Jeff Dwyer By Jeff Dwyer • June 11, 2017

Cron Jobs on Amazon ECS with DataPipeline

UPDATE: AWS liked my blog post so much they decided to do exactly what I suggested and implement this themselves right after i got it working :|  http://docs.aws.amazon.com/AmazonECS/latest/developerguide/scheduling_tasks.html  #lolcry

We've been a huge fan of Amazon ECS here at RateLim.it. It's delightful being able to setup your cluster one time and then run just everything without another thought about where it will run. To date, this has been RubyOnRails web apps, Java APIs, Java Kinesis Readers & Python DynamoDB scaler utilities. I wrote a bit about the overall ECS setup and RubyOnRails on ECS w/ Terraform which has a sample repo of Terraform to get you started..

One thing that hasn't been super obvious is how best to run a scheduled job though. Do we run a container that runs cron itself? Do we figure out how to schedule a lambda which starts ECS tasks? Can DataPipeline do this for us?

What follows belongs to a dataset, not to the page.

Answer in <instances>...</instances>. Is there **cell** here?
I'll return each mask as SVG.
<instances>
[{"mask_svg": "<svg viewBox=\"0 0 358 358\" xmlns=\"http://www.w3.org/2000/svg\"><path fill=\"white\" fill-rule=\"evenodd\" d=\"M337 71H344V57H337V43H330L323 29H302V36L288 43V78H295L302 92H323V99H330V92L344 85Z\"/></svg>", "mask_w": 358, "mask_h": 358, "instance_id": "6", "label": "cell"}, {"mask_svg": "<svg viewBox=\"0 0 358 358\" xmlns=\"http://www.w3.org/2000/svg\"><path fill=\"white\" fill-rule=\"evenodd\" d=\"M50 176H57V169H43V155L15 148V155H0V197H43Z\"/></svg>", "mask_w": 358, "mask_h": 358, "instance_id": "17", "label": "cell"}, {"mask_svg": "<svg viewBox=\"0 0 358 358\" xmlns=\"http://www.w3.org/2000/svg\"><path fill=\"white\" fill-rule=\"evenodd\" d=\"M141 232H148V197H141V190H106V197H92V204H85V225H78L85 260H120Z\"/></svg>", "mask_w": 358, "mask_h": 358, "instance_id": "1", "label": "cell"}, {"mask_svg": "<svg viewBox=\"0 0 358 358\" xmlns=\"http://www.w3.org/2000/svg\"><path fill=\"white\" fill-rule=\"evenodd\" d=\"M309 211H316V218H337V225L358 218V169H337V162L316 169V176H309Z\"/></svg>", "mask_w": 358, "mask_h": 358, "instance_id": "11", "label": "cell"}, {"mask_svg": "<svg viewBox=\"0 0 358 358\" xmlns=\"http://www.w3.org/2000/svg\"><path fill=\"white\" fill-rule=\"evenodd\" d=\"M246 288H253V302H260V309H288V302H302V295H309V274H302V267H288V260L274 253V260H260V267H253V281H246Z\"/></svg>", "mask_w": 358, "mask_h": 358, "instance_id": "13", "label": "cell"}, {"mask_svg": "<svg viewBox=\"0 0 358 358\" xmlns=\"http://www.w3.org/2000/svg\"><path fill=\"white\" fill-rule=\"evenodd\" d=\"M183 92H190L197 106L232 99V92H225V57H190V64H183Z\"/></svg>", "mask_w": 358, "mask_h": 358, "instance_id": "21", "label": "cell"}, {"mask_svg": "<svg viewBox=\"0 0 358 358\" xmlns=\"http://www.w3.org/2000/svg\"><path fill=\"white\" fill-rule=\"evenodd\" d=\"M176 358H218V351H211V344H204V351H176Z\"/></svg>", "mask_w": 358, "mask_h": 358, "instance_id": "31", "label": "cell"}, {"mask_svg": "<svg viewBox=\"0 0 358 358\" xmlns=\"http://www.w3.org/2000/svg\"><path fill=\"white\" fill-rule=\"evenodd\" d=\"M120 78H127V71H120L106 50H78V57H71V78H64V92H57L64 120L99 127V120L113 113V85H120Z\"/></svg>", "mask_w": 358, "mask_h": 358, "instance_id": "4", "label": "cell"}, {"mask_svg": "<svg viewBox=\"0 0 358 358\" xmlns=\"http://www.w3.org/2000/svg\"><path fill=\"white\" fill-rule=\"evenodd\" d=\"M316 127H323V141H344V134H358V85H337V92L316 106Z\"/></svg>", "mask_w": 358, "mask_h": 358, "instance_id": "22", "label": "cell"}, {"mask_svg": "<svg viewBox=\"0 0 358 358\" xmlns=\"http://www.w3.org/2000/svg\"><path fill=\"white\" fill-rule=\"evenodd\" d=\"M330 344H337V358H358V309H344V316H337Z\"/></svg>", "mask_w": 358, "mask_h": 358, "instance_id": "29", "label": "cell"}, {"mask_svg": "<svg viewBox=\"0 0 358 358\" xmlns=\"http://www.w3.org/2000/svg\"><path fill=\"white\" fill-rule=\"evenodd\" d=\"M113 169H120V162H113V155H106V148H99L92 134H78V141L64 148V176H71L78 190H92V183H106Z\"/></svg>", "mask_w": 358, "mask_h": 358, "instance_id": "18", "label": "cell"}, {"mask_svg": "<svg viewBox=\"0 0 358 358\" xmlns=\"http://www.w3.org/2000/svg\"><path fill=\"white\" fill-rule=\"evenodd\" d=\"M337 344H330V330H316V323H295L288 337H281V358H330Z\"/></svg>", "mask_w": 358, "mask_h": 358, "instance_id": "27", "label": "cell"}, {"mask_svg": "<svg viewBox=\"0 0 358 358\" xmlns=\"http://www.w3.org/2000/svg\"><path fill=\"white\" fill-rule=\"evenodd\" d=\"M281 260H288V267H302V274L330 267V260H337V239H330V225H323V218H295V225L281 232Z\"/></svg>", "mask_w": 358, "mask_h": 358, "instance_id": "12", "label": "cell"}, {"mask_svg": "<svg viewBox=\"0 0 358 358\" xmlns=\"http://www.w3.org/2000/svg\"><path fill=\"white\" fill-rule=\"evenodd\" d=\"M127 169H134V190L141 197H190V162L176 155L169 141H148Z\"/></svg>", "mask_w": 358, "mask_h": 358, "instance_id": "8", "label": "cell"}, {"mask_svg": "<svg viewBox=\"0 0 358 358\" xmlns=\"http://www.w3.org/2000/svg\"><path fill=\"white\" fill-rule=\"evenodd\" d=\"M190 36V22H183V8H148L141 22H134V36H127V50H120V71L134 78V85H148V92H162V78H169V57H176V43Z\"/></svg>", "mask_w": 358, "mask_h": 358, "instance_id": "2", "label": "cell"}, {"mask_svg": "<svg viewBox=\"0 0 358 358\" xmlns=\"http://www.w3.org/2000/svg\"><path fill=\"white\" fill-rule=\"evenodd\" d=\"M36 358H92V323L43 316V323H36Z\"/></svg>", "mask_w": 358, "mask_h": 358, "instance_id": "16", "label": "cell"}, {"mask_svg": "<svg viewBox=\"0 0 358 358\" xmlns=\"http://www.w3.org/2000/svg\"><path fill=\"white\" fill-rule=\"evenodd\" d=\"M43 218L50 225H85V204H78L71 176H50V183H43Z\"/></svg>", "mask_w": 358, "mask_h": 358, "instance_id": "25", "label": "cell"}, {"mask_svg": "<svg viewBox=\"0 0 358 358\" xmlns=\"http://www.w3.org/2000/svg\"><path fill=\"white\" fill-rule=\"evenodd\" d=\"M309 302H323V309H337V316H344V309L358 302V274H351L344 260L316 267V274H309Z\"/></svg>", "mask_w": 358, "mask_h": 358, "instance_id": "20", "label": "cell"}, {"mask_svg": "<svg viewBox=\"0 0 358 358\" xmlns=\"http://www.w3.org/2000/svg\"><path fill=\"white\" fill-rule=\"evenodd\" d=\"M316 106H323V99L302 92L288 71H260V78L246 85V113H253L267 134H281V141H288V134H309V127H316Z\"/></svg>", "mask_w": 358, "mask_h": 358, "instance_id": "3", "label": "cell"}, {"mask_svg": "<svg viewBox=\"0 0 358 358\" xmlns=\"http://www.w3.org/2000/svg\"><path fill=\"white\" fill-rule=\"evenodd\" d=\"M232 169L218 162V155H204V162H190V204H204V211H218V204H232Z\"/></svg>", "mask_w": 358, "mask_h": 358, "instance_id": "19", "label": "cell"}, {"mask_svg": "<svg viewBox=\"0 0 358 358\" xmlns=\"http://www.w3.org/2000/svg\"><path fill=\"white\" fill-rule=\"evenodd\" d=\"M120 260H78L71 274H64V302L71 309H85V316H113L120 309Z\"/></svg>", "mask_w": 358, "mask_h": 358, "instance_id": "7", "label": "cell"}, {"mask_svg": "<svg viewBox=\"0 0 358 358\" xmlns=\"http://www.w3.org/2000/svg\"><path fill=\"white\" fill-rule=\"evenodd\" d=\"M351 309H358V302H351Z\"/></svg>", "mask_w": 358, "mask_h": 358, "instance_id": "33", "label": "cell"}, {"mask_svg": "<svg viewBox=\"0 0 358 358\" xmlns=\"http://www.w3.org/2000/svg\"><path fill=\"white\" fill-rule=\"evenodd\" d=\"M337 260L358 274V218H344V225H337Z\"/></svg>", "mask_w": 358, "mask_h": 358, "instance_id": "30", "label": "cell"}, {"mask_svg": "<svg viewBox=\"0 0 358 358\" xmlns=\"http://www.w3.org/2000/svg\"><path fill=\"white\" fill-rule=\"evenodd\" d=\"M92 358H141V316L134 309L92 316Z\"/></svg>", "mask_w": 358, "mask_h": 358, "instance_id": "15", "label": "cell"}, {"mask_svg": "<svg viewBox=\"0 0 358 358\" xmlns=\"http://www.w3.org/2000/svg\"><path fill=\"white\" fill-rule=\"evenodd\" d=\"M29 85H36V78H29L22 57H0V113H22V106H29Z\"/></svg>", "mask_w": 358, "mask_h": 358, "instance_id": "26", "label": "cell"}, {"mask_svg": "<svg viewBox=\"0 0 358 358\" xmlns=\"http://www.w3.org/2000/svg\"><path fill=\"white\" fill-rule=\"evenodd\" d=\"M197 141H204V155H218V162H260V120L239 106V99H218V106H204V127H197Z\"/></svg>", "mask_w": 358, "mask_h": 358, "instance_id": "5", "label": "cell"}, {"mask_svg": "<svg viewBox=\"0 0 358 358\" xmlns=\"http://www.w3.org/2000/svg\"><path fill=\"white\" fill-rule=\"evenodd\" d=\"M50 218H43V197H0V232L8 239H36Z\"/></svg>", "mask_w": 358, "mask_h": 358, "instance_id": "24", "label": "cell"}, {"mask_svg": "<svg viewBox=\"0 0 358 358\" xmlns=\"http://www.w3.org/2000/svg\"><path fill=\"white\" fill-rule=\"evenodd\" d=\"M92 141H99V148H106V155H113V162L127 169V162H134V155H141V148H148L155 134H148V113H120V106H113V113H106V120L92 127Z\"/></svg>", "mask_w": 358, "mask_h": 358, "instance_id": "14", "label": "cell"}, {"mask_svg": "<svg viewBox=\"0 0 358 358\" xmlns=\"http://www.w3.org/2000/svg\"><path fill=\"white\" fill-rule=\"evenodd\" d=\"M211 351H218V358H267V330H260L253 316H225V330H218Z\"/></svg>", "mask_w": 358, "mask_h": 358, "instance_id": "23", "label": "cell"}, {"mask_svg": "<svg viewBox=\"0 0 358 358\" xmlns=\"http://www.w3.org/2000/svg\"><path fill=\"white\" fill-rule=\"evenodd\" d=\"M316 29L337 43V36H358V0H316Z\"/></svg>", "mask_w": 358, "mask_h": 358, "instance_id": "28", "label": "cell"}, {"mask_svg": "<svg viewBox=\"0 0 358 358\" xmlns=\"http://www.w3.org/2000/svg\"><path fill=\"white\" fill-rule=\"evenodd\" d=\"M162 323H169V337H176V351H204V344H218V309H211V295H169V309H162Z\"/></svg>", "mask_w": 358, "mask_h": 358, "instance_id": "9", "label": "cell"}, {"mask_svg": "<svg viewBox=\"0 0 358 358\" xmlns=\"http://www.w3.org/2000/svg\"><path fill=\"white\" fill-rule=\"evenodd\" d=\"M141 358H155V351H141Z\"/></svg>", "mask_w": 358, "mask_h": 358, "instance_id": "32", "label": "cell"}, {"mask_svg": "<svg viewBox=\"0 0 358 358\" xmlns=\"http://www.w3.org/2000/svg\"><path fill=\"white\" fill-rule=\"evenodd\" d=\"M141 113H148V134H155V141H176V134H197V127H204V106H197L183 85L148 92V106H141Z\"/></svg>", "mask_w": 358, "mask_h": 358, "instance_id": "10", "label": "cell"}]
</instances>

This all can to a head when AWS finally released CLI support for Athena. That meant we could start kicking off the Presto query that aggregates our logs to figure out how much to bill.

I started to head down the path of a scheduled lambda because an "always on" cron scheduler service just seemed lame. That said, lambda is definitely not zero setup. It's got its own ecosystem and it wasn't obvious to me that I wanted to go through the hassle of getting a clean lambda deploy just to run a single "aws ecs runtask" command.

DataPipeline to the rescue. DataPipeline is a kinda weird AWS service that I hadn't heard much about, but turns out it makes this very simple. Just pick the default AWS cli prototype, type in your command and choose a schedule.

Screen Shot 2017-06-11 at 12.03.09 PM.png

The only gotcha is making sure your IAM policies let DataPipeline can RunTask in ECS.I accidentally gave it "StartTask" permission which is of course totally different. :(

The only last mildly sad thing to note is that DataPipeline is not supported by Terraform, so this is the one piece of my infrastructure that is not is source control. I'm surviving, but would be rad if terraform did start supporting this.

In closing I still think that ECS should support Cron-like behavior this out of the box. Obviously the AWS infrastructure is there to do it. It would be great if this could all live cleanly right in the ECS console. That said, this is working great and I'm a happy camper for now.